This light is very well regulated, according to another tester.. 

also, there is a sudden drop after 2.9V, the light stays on in an flashing emergency mode! (camera samples every 2 minutes) so no drops in output shown, but the light is indeed flashing.

First Impressions:
This light’s anodizing is nice! Even though it does not have HA, the coating feels.. solid, and slightly texture-y.This texture makes the light comfortable and easy to grip.
All the threads on this light came well lubed, there were no problems opening it up to feed.

Booting up:
The classic Cree "Donut Hole" is hardly noticeable, until close ranges, though I doubt this was built as a close range light.
Low and medium are at a decent level, though this would probably be too bright for night adapted eyes.
Low and medium are also achieved through "PWM", and the "stroboscopic effect", as coined, is visible.
The frequency of PWM is decently high, so that's not an issue.
Though, I do not see myself using the other modes on this light.

Notes:
The connection between the head and the battery tube is sealed. According to the manufacturer, 
this is because if the pill is adjusted, MC-E might get scratched... (this is not the case on the single die versions of this light)

Conclusion:

This will make a great introduction to MC-E lights for the lower budget users.... knock your socks off if you're used to poorly driven DX single die lights. 

It will probably be better than those "DX" MC-E lights, too :nana:
I would say this is a great pocket rocket.. but it isn't exactly pocket sized for most people... (but hey.. I pocketed it for a night walk..aimed the light mainly at the sky too see the beam)

Combined with Bryan's great support, fast shipping, this is a great deal!


*Come on guys! Comments are needed, as I develop my review style.*


----------



## Mattole (Apr 13, 2009)

*Re: MG RX-1 MC-E Review (Pics.. more to come later)*

Thanks for doing this review! Yes beamshots would be great, especially showing how far the effective throw distance is. I have been very curious about this light. I would also be curious to know the runtime of the light in the various modes. 

Thanks again!


----------



## sol-leks (Apr 13, 2009)

*Re: MG RX-1 MC-E Review (Pics.. more to come later)*

Thanks for the review and I would lvoe to hear any more thoughts you might have on this light. Could you tell us a little more about the PWM, because a bad pwm kinda worries me. I have never been able to notice the pwm on my fenix lodce, would I be bothered by the pwm with this light?


----------



## csshih (Apr 14, 2009)

*Re: MG RX-1 MC-E Review (Pics.. more to come later)*

Fenix lights use Current based regulation for dimming, not PWM. They do not have the problems of "strobing".

The PWM in this light is set to a high frequency, when using it outdoors, I can barely notice it.

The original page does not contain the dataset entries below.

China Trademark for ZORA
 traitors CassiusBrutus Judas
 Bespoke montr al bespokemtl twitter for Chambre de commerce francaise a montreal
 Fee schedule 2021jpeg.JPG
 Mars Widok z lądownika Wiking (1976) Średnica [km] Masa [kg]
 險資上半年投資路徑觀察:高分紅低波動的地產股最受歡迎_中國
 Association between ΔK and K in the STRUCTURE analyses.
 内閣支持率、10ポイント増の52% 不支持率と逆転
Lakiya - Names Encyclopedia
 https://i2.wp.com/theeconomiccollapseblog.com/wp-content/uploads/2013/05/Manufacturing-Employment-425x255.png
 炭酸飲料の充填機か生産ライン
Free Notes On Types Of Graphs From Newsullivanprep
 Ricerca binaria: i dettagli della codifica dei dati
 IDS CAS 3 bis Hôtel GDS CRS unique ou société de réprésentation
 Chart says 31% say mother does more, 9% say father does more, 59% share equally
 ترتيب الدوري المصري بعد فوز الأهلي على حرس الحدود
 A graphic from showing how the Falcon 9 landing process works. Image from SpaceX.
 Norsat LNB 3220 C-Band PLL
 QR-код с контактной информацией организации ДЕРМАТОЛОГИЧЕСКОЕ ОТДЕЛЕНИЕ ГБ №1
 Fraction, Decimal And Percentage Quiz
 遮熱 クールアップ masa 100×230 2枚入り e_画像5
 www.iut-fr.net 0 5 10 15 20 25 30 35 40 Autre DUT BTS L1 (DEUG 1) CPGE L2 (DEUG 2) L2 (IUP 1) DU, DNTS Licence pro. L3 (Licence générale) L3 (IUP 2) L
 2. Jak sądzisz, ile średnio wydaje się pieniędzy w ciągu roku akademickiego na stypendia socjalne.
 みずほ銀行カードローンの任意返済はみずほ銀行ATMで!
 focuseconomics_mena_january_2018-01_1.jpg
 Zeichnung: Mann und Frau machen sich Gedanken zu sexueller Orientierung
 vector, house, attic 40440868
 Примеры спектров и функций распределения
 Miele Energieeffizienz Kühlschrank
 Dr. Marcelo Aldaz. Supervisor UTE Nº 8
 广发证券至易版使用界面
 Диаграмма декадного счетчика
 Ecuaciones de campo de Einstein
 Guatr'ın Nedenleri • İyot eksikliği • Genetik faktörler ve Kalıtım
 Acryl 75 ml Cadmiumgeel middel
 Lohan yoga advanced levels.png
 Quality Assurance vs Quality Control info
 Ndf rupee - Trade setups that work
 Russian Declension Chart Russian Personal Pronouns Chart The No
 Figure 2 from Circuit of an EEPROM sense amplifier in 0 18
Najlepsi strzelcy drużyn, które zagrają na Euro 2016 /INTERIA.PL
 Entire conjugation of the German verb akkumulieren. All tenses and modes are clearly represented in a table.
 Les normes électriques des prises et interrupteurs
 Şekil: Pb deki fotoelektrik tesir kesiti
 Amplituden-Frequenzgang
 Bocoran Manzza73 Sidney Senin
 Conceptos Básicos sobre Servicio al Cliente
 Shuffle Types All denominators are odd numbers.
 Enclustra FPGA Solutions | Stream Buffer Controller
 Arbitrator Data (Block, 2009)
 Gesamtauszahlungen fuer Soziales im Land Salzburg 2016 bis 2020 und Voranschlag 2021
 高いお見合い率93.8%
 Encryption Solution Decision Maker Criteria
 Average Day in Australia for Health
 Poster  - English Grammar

Outdoor beamshots posting now.

note.. I tried doing a runtime graph, but I do not have any reliable 18650 cells. all mine came from discarded laptops.
the graph came out completely different from what Bryan got.

anyone with a spare reliable AW 18650?


----------



## sol-leks (Apr 14, 2009)

*Re: MG RX-1 MC-E Review (Pics.. more to come later)*

Maybe the larger models use current based regulation, but I'm pretty sure the LODCE uses PWM. I've read it in this forum a dozen times and it says the same on light-reviews.com
But regardless, I'm glad to hear the PWM is a high frequency, Im confident I won't notice it.


----------



## Mattole (Apr 14, 2009)

*Re: MG RX-1 MC-E Review (Pics.. Outdoor beamshots..more to come later)*

How far is the back wall in your beamshots from the camera? Which of the beamshots looks the most like what you saw with your eyeballs? Thanks again.


----------



## csshih (Apr 14, 2009)

*Re: MG RX-1 MC-E Review (Pics.. Outdoor beamshots..more to come later)*

whoops.. sorry, updated its ~85 feet to back fence.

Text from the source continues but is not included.